I brought my Iphone and opened the Bestbuy website and showed them the add for the sale. They did not care about model # since they only carried one model. They said no problem and the clerk got a manager to override the price as a price match. Unless you have a Bestbuy with jerks in it they don't care and are probably happy to move the tivo's. They may not have 5 mini's in stock though, my Bestbuy only had 2 mini's and one Roamio.

If buying 5 you might want to buy 2, then try another Bestbuy because you might get push back on price match for 5 or 6 of them.


----------



## krkaufman (Nov 25, 2003)

schatham said:


> Just for info. Mini is connected via Ethernet. I have live tv no problem. The only glitch was *I had to go into the remote setup on my Roamio and allow remote sharing over network.* This only took me a minute to figure out but their are no instructions when setting up mini on how or that you need to do this.
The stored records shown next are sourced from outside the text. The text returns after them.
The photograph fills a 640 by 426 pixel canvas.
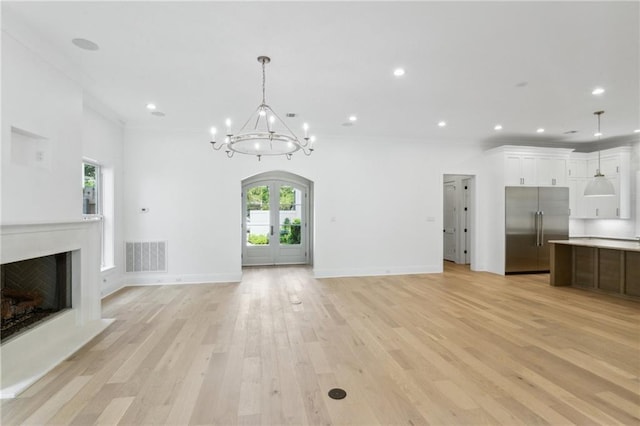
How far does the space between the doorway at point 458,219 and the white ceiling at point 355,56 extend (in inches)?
122

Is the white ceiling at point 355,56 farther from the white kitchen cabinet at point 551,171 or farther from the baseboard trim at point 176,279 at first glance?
the baseboard trim at point 176,279

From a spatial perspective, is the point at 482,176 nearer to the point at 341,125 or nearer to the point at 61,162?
the point at 341,125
That setting isn't related to the standard Mini client interaction with a Roamio; it's just for allowing other apps/devices to control the Roamio via the network (such as iOS apps).


----------



## schatham (Mar 17, 2007)

krkaufman said:


> That setting isn't related to the standard Mini client interaction with a Roamio; it's just for allowing other apps/devices to control the Roamio via the network (such as iOS apps).


It fixed my problem of the mini not seeing the host tivo. The mini worked immediately after activating this setting.


----------



## ucliker (Sep 25, 2007)

hamsterapm said:


> See this thread about the dreaded v312 Netflix error on Mini 2's that TiVo has no fix for yet: http://www.tivocommunity.com/tivo-vb/showthread.php?t=527457


Well I'm glad I purchased a TiVo mini v1 then. I use Netflix quite often.


----------



## krkaufman (Nov 25, 2003)

Sweeney said:


> Besides that the Mini1 connects to Netflix, *the only difference* is that if I see is that the remote is a little bigger and I can't use it behind my back. I don't have to point it directly at the Mini, I just have to point it in that direction.


See here.


----------



## krkaufman (Nov 25, 2003)

schatham said:


> It fixed my problem of the mini not seeing the host tivo. The mini worked immediately after activating this setting.


Likely coincidental. (Or perhaps the settings change prompted some other settings refresh on the DVR which then became informed of the new Mini on your account.)


----------



## Linderhof (Jun 5, 2015)

TiVo has run this Mini/Lifetime deal before and extended the date. They obviously want to grow the Mini installed base.


----------